这里的fdisk应该是format disk的意思,而cfdisk的c前缀是使用了ncurses库中的c,使用这库之后用户可以看到菜单项,可以使用方向键,快捷键等操作,用户界面更加友好些。fdisk的功能就是对一块物理磁盘进行分区管理,这个分区是更为通用的一个层次,它面向的使用者是BIOS,我们直观的感觉就是它真正是跨越了操作系统,比方说我们可以在一块磁盘上安装linux系统,也可以按照windows系统,这些系统可以在同一个磁盘共存。由于不同操作系统通常使用自己私有的“官方”文件系统,例如windows的ntfs,linux的extN系列,所以这个分区也是可以不理解操作文件系统的。分出来的区可以支持任意的文件系统,甚至不创建文件系统也可以。
我看了下cfdisk的代码,感觉里面的代码注释没有内核的注释清楚,虽然两者的功能相似,所以下面对于磁盘分区表的格式解析以内核代码为例子。只是 cfdisk毕竟是一个用户态程序,它的输出更加的自由,调用也更加方便,所以看下它提供的相对比较友好的输出内容,下面是我的虚拟机系统中cfdisk /dev/sda的输出内容。这里看到最后两个分区,前一个为20G左右,也就是最初创建虚拟机时的磁盘容量,最后的10G是后来追加之后通过cfdisk添加的逻辑分区。这里比较感兴趣的是,这个地方的cfdisk是如何知道不同分区的文件系统类型的,例如它识别出了ext4和swap这种linux文件系统类型。

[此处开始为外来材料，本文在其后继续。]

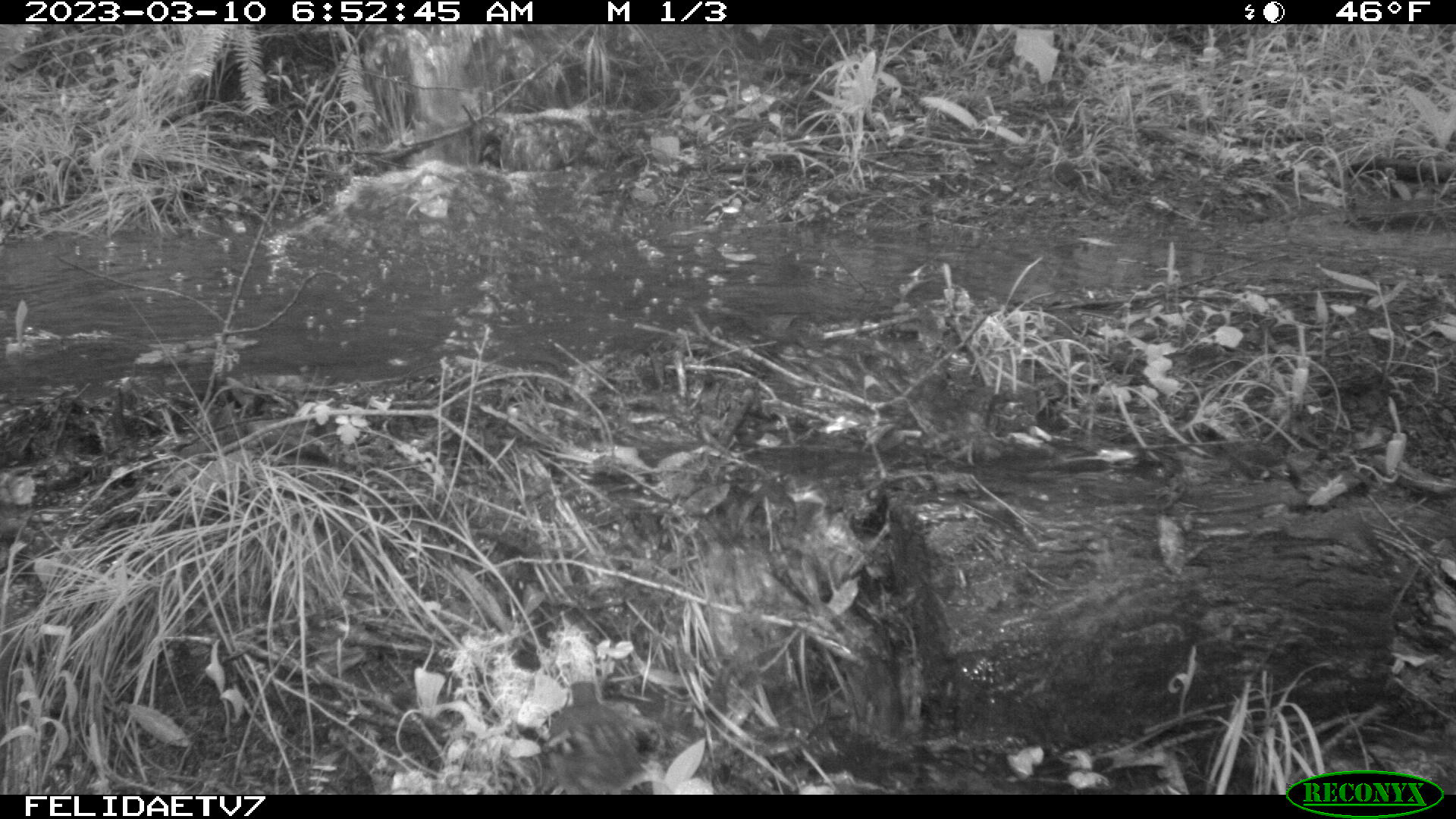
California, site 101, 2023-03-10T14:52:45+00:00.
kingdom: Animalia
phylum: Chordata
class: Aves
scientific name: Aves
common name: bird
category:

                                               cfdisk (util-linux 2.24)
 
                                                 Disk Drive: /dev/sda
                                           Size: 32212254720 bytes, 32.2 GB
                                 Heads: 255   Sectors per Track: 63   Cylinders: 3916
 
     Name              Flags            Part Type FS Type                 [Label]               Size (MB)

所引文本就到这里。